Supplied passage –
Charles attempts to confront Christine about Andy's erratic behavior. Christine insists that Charles was too withdrawn and authoritarian toward Andy; Charles counters that Christine made Andy too sensitive by smothering him. Andy's behavior escalates: he attacks a neighbor boy who attempts to demonstrate his karate skills, then kills the family dog Butch when it tries to protect the child. Charles witnesses the killing, tells his wife that their son is crazy, and then goes to a bar, where he tells his friend, physician Doc Philip Allman, what Andy did.

Charles brings Doc home, and he offers Andy a free checkup. Doc asks questions related to the trucker, suspecting Andy of being the one who killed him. Doc later tells Charles about the trucker and says he needs to inform the police about the suspicious coincidence of Andy's return. Andy visits Doc at his office in the middle of the night, angrily demanding a checkup, but Doc can't detect a pulse or heartbeat. Andy tells him, "I died for you, Doc. Why shouldn't you return the favor?" He attacks and kills Doc with a syringe, then uses it to inject the doctor's blood into his arm to reinvigorate his decaying body.

Provided records –
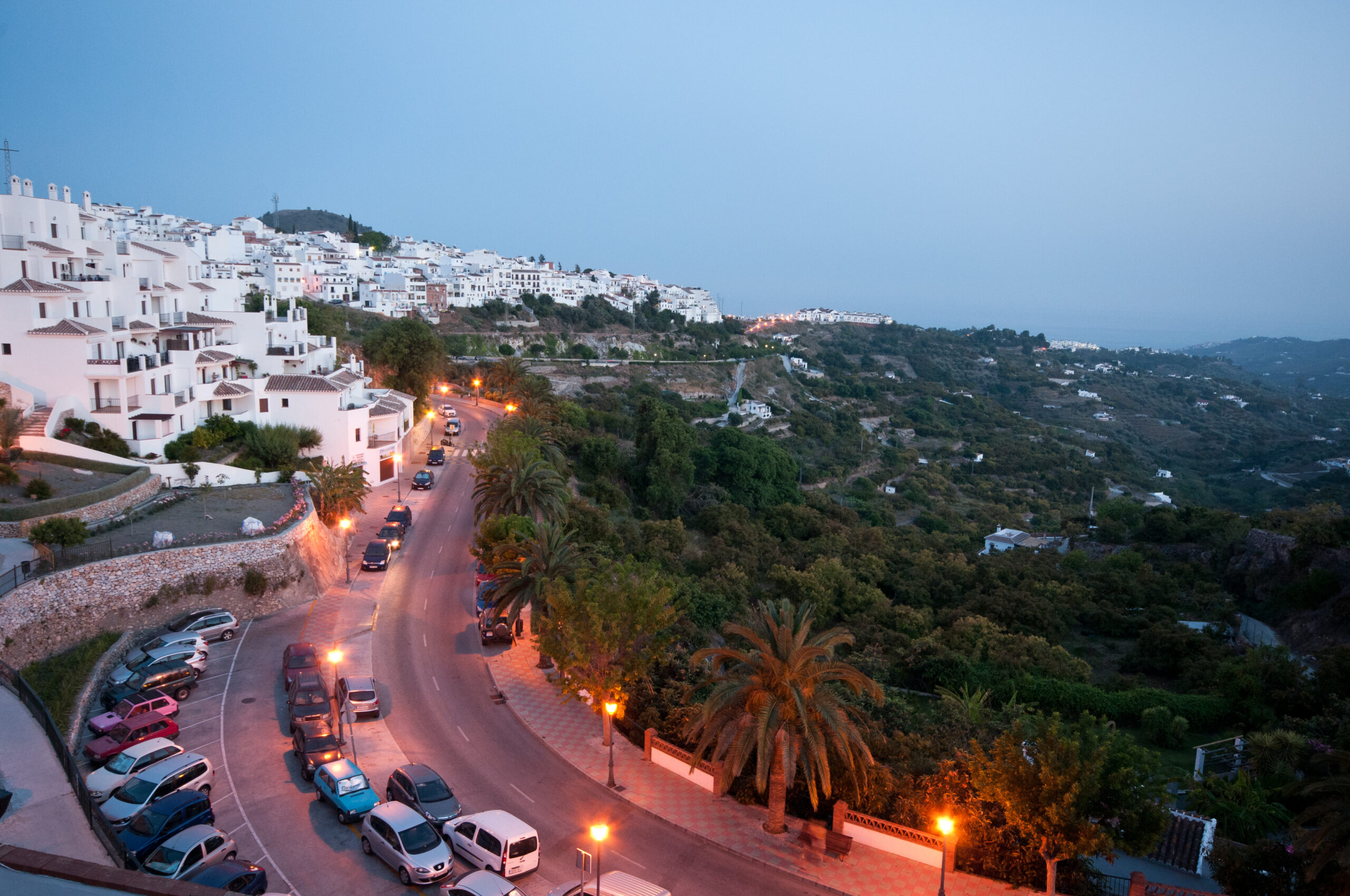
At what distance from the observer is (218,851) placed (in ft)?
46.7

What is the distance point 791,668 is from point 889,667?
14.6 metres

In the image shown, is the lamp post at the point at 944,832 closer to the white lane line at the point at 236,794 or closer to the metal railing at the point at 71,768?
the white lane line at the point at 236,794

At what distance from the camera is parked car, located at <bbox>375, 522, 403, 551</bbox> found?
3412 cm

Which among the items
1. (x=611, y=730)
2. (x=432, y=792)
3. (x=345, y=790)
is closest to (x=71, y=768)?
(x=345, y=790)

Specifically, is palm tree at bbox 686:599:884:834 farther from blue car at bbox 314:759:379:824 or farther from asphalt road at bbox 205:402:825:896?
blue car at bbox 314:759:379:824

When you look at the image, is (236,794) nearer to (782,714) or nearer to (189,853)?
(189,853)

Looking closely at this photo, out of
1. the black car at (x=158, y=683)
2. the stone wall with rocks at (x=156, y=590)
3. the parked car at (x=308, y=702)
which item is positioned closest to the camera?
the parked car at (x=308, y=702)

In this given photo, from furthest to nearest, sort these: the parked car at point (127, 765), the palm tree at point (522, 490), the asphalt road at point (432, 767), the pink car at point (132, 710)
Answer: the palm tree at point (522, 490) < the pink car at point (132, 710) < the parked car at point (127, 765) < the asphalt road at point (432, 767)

The tasks –
[a] Please return the passage about Charles, Christine and Andy word for word.
[b] Retype the records from their first line through the line that contains "14.6 metres", both included, and leave the pictures out of your answer.

Responses in order –
[a]
Charles attempts to confront Christine about Andy's erratic behavior. Christine insists that Charles was too withdrawn and authoritarian toward Andy; Charles counters that Christine made Andy too sensitive by smothering him. Andy's behavior escalates: he attacks a neighbor boy who attempts to demonstrate his karate skills, then kills the family dog Butch when it tries to protect the child. Charles witnesses the killing, tells his wife that their son is crazy, and then goes to a bar, where he tells his friend, physician Doc Philip Allman, what Andy did.

Charles brings Doc home, and he offers Andy a free checkup. Doc asks questions related to the trucker, suspecting Andy of being the one who killed him. Doc later tells Charles about the trucker and says he needs to inform the police about the suspicious coincidence of Andy's return. Andy visits Doc at his office in the middle of the night, angrily demanding a checkup, but Doc can't detect a pulse or heartbeat. Andy tells him, "I died for you, Doc. Why shouldn't you return the favor?" He attacks and kills Doc with a syringe, then uses it to inject the doctor's blood into his arm to reinvigorate his decaying body.

[b]
At what distance from the observer is (218,851) placed (in ft)?
46.7

What is the distance point 791,668 is from point 889,667?
14.6 metres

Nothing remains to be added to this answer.